## Task instructions
Switch "nearest" to "closest" in the records from the line with "Considering" up to and including the line with "From the camera's", and give back only those lines with nothing else changed.

## Extracted entries
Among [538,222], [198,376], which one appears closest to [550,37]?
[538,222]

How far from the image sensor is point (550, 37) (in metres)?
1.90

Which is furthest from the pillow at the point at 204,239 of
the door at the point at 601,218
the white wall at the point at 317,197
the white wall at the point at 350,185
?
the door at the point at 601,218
* * *
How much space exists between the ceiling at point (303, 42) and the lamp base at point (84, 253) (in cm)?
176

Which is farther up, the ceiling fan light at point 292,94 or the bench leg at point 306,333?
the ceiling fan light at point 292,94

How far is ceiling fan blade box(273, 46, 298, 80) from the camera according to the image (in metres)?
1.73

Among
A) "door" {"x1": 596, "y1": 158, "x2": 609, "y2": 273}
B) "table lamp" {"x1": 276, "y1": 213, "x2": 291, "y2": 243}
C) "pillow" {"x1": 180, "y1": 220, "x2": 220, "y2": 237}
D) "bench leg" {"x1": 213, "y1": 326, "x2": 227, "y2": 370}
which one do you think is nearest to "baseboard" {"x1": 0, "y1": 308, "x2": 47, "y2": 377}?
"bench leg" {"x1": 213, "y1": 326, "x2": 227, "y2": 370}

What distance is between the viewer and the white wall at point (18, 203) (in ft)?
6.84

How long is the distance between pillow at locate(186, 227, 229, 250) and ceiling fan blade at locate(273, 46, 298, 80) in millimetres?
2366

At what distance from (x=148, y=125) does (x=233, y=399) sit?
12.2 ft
* * *
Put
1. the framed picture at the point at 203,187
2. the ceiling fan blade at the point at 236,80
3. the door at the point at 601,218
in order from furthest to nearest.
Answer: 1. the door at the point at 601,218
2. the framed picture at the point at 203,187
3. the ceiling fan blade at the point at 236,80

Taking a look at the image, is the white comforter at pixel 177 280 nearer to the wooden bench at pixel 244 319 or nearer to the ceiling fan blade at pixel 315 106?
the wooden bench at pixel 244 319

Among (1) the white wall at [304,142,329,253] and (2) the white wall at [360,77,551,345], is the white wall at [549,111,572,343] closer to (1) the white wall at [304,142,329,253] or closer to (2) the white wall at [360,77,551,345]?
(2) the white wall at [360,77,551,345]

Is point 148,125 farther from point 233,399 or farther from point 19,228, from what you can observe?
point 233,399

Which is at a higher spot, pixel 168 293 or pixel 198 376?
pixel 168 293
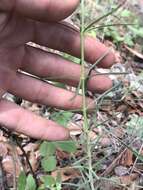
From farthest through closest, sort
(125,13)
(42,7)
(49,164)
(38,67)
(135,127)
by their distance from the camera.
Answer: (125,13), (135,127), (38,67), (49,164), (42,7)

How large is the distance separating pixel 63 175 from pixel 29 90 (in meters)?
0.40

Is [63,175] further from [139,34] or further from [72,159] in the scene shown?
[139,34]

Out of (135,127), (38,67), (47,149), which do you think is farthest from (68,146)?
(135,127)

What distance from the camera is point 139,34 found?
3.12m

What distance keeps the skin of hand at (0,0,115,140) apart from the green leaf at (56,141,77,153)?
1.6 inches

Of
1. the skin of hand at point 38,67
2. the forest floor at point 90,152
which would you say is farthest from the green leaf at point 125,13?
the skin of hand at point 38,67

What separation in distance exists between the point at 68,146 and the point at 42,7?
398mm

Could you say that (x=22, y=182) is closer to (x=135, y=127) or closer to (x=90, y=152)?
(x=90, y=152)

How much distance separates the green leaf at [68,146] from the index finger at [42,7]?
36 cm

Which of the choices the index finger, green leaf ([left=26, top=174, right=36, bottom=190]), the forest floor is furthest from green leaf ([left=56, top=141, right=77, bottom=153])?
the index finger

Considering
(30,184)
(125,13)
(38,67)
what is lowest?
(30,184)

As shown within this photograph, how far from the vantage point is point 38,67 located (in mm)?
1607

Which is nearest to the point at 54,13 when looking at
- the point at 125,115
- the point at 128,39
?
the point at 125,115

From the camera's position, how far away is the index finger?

## Finished exercise
Considering
(30,184)
(125,13)
(38,67)
what is lowest?
(30,184)

As shown within this photograph, how far from the vantage point is point 38,67 located (in mm)?
1607

Which is closest to the point at 54,13 when looking at
- the point at 125,115
- the point at 128,39
?
the point at 125,115

From the camera's position, how far away is the index finger?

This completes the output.